§ Исходный фрагмент

↓

Объясните пожалуйста, каким образом замена залогов влияет на настройку?

Вот несколько снимков, залоги надо менять, в них дело?


----------



## AlexandreF (1 Май 2013)

Я тут уже пару дней сам с собой разговариваю, но может кому пригодится: нашел хороший сайт, где все очень подробно расписано-
http://www.accordionrevival.com/ACCORDION_REPAIR1.php
-так что все вопросы отпали.


----------



## sedovmika (2 Май 2013)

AlexandreF писал:


> Я тут уже пару дней сам с собой разговариваю


Вам придется снимать планки и чистить каждую планку отдельно. Через розетку (отверстия в резонаторе) вряд ли качественно почистите поверхности язычков "смотрящих" в камеру. Технология такова: снимаете планки с резонатора, предварительно нанеся номера (гелиевой ручкой). Затем берете простой карандаш ТМ или ТТ, и удаляете ржавчину, "рисуя" на ней грифелем. Этого достаточно, и если у Вас климат не очень влажный, то эту операцию, как правило, больше повторять не придется. Затем моете планки в скипидаре, а после этого в ацетоне (в ванночках). После просыхания, если не требуется "установка" язычка или предварительная настройка голоса, располагаете планки на резонатор согласно номерам, и, не мудрствуя лукаво, заливаете планки ПВА Момент-Столяр, выдавливая его из баночки, на манер как это было до этого залито воском.

↑

§ Выдержки из данных
↓

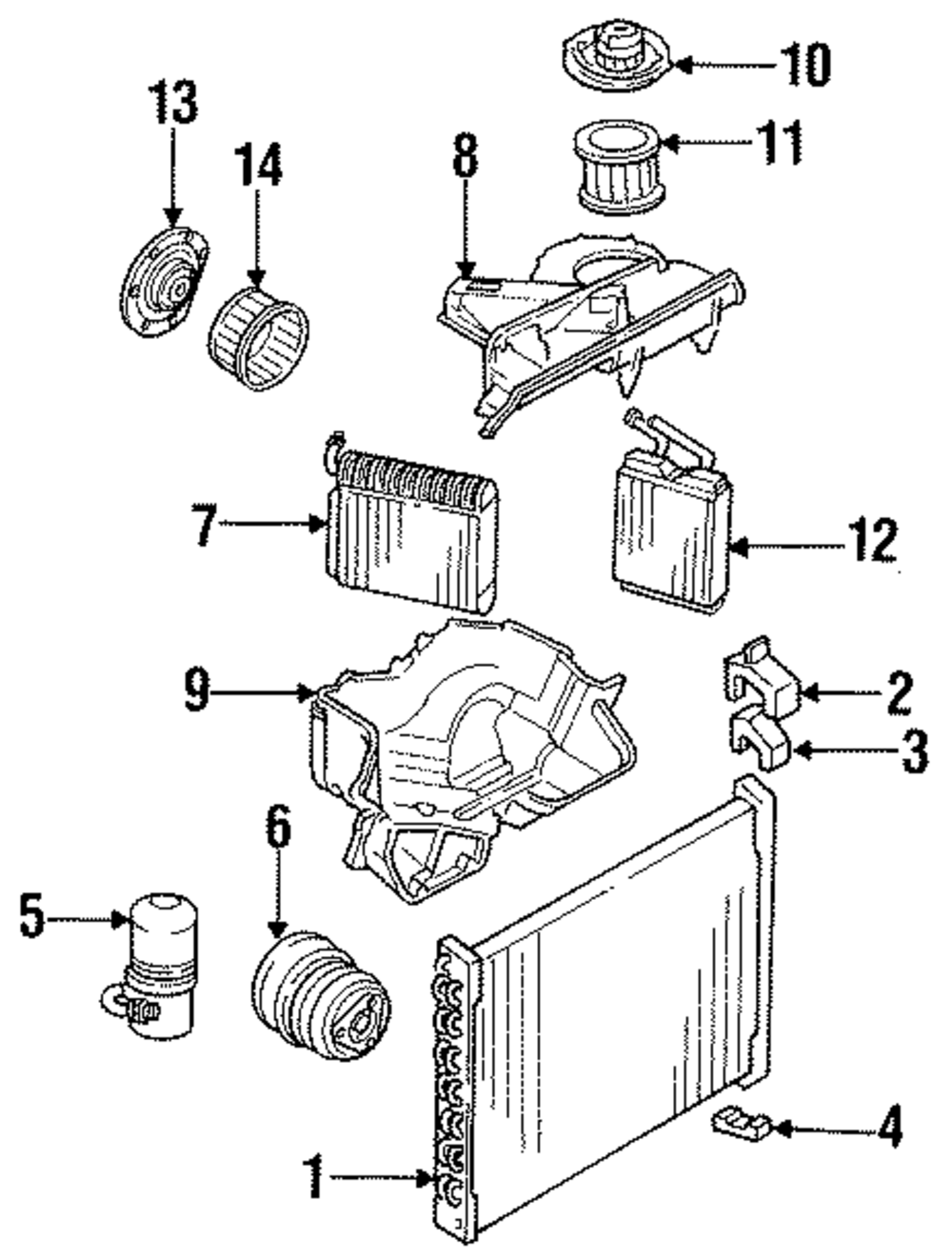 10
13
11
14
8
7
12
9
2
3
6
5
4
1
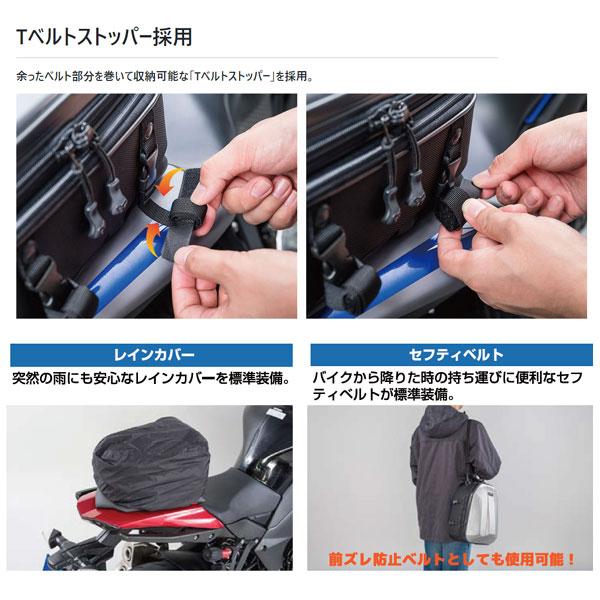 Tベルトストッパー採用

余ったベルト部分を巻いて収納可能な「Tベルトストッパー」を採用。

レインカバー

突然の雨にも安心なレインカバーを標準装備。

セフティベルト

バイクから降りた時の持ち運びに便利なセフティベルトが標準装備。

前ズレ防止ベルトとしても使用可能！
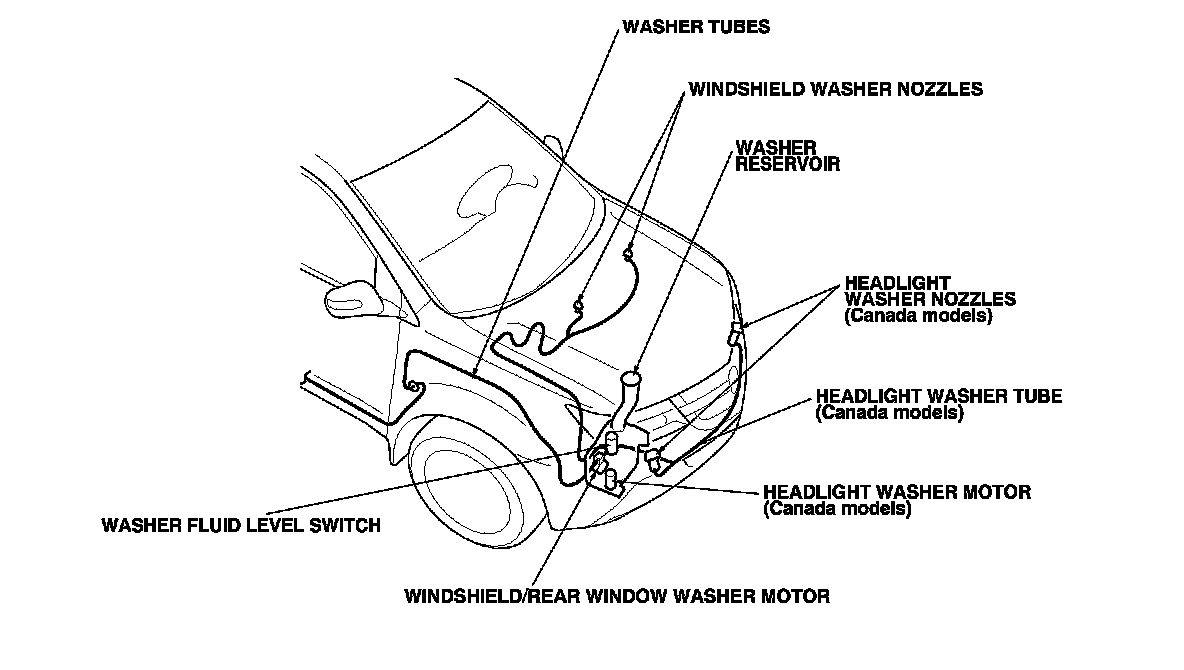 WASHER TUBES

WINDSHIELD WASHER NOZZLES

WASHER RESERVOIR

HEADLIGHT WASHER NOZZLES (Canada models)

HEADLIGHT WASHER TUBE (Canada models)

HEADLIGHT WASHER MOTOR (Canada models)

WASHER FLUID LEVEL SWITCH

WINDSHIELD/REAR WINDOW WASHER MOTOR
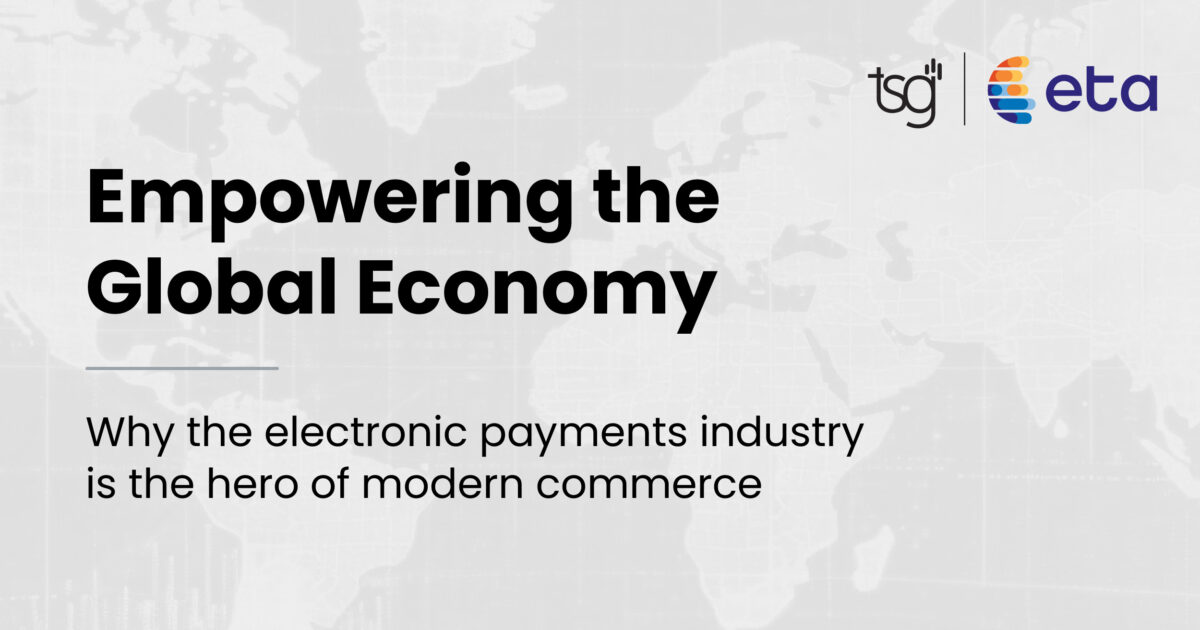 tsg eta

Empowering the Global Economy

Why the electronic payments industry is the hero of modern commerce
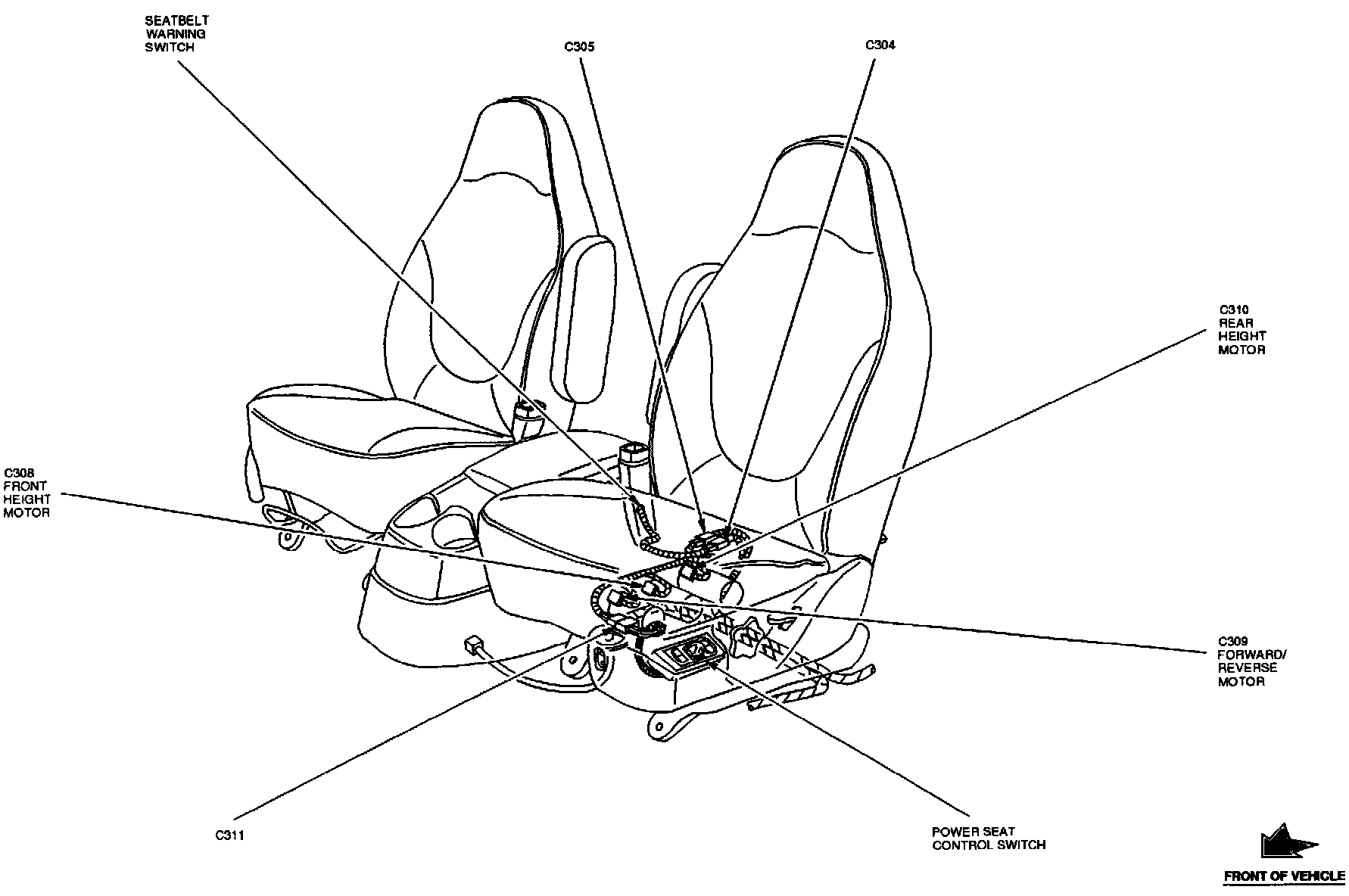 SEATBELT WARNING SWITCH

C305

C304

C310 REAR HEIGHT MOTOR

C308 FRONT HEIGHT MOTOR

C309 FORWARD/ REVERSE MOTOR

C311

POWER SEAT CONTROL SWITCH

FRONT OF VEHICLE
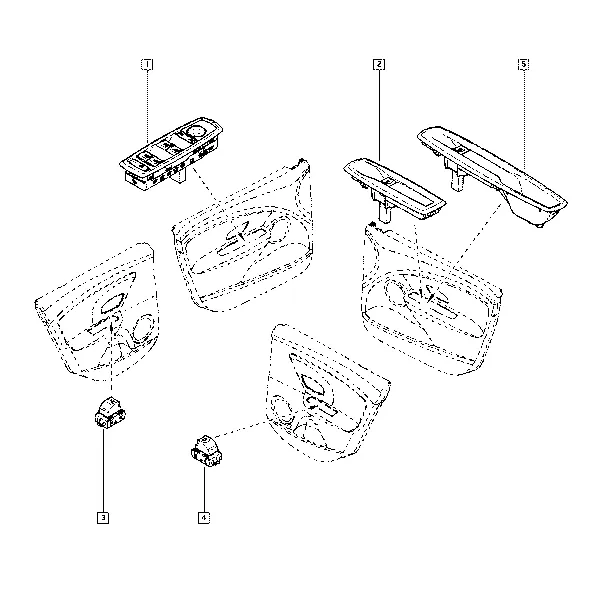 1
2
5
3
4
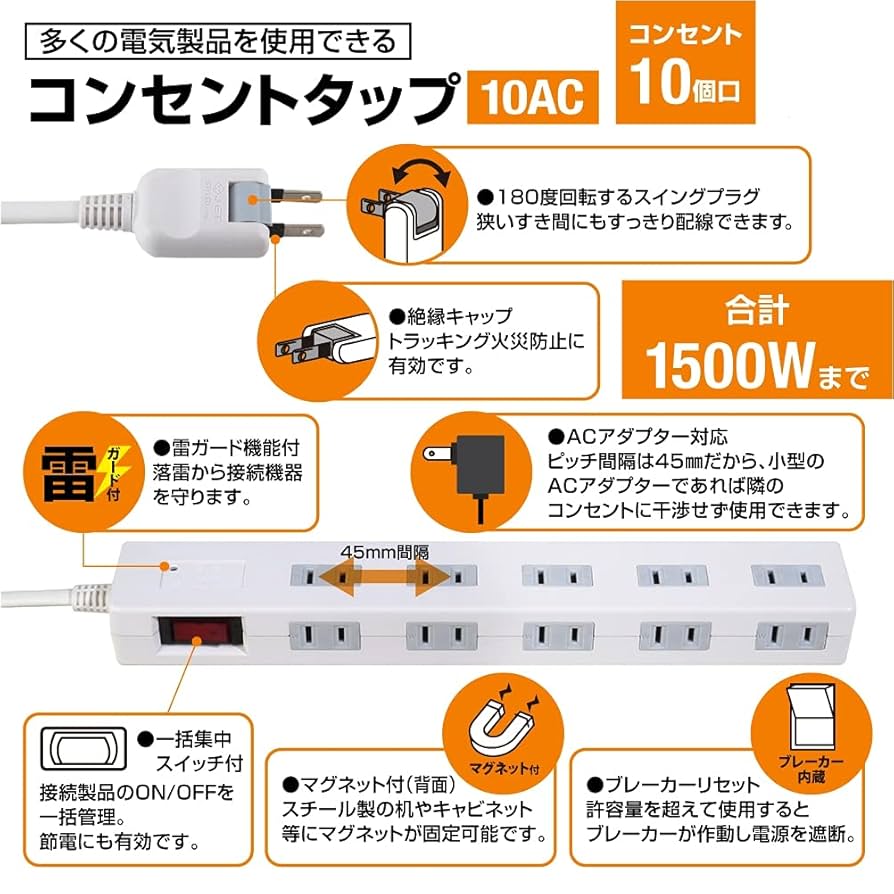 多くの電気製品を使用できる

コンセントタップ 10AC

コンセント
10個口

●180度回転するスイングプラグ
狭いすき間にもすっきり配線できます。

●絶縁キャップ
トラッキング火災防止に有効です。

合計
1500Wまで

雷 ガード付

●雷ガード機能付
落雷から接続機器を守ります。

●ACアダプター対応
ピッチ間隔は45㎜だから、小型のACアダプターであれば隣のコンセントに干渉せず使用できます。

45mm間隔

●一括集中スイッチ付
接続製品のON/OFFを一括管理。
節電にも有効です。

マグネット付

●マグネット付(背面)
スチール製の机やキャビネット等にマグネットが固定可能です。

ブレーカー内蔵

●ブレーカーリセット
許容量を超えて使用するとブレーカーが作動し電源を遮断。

↑

§ Рабочее задание 1
Ответьте на вопросы по исходному фрагменту:
(a) Чем, согласно совету sedovmika, следует нанести номера на планки перед их снятием с резонатора?
(b) Сколько времени, по словам AlexandreF, он разговаривает сам с собой?
(c) В чем предлагается мыть планки после скипидара?
§ Рабочее задание 2
Определите, согласуется ли каждое утверждение с исходным фрагментом:
(a) Ржавчину с планок предлагается удалять простым карандашом.
(b) Планки рекомендуется мыть сначала в ацетоне, а затем в скипидаре.
(c) AlexandreF сообщает, что после найденного сайта у него остались вопросы.
§ Рабочее задание 3
Перепечатайте без изменений часть исходного фрагмента, начиная со слов «Объясните пожалуйста, каким» и заканчивая словами «(1 Май 2013)».
Строки данных представляют собой самостоятельный материал.

§ Ожидаемый ответ 1
(a) Гелиевой ручкой.
(b) Пару дней.
(c) В ацетоне (в ванночках).

§ Ожидаемый ответ 2
(a) Да: «берете простой карандаш ТМ или ТТ, и удаляете ржавчину, "рисуя" на ней грифелем».
(b) Нет: «Затем моете планки в скипидаре, а после этого в ацетоне (в ванночках)».
(c) Нет: «так что все вопросы отпали».

§ Ожидаемый ответ 3
Объясните пожалуйста, каким образом замена залогов влияет на настройку?

Вот несколько снимков, залоги надо менять, в них дело?


----------



## AlexandreF (1 Май 2013)